◆ Problem statement ◆
Find the line below with "Phinneywood Basement Hideaway" and the line with "3236 Blackwood Ave, Clovis, CA". Output them and the lines between, exactly, but not the pictures.

***** Supplied records *****

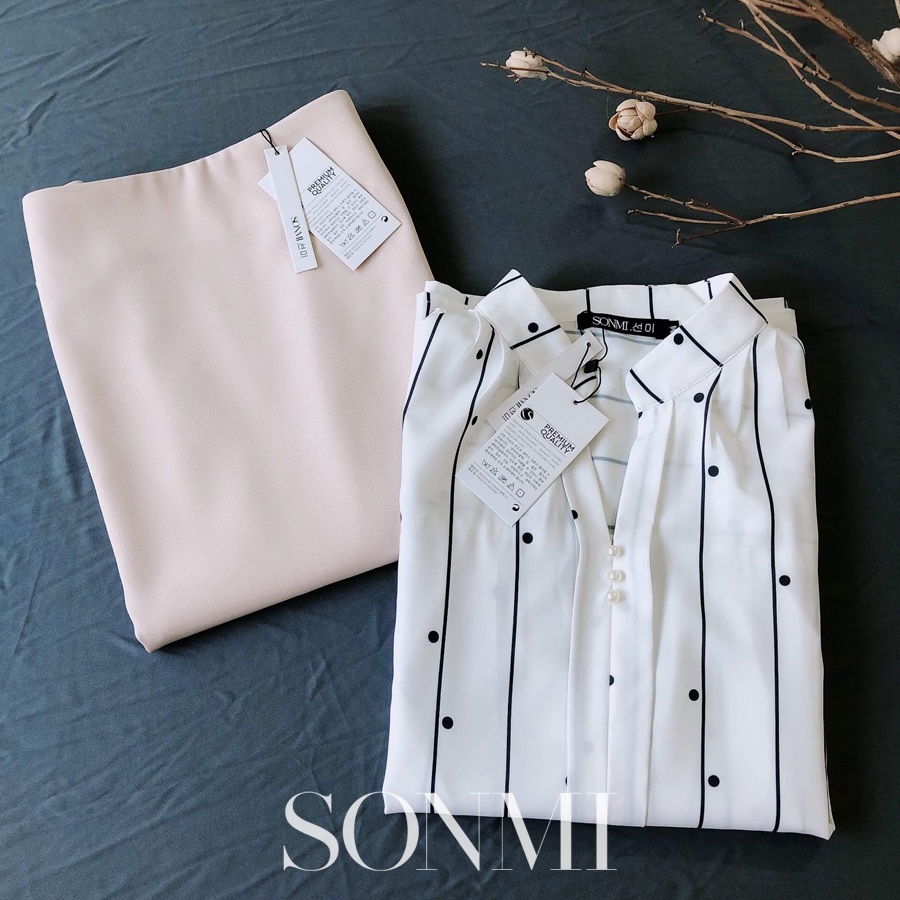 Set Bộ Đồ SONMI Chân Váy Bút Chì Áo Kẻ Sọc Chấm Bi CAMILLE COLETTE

*****
***** Supplied records *****

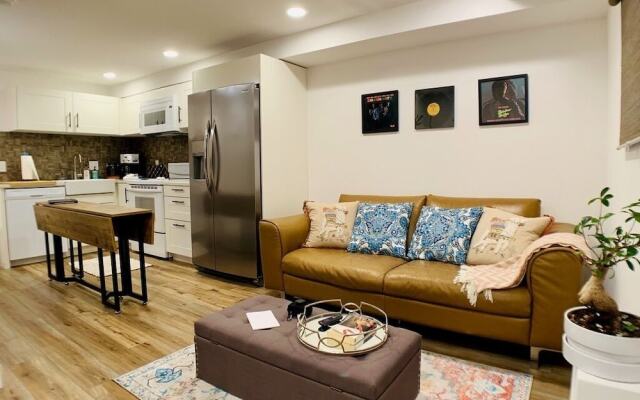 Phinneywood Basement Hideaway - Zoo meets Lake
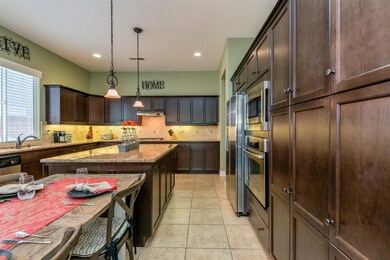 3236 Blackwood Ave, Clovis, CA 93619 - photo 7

*****
***** Supplied records *****

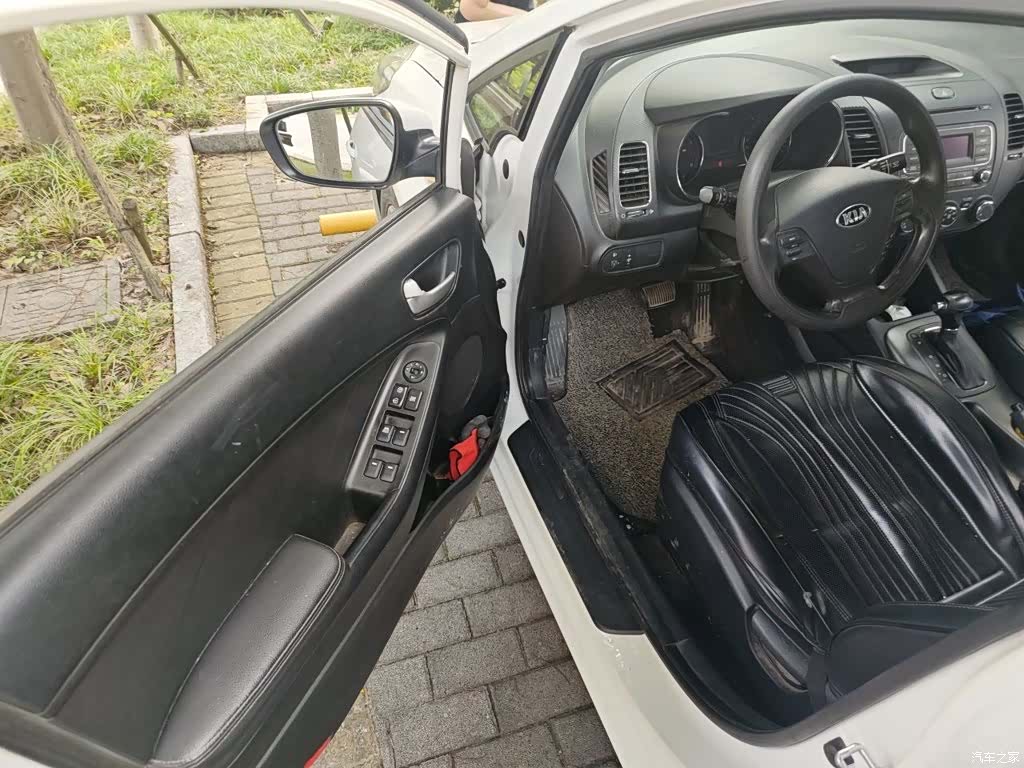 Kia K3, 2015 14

*****

◆ Answer ◆
 Phinneywood Basement Hideaway - Zoo meets Lake
 3236 Blackwood Ave, Clovis, CA 93619 - photo 7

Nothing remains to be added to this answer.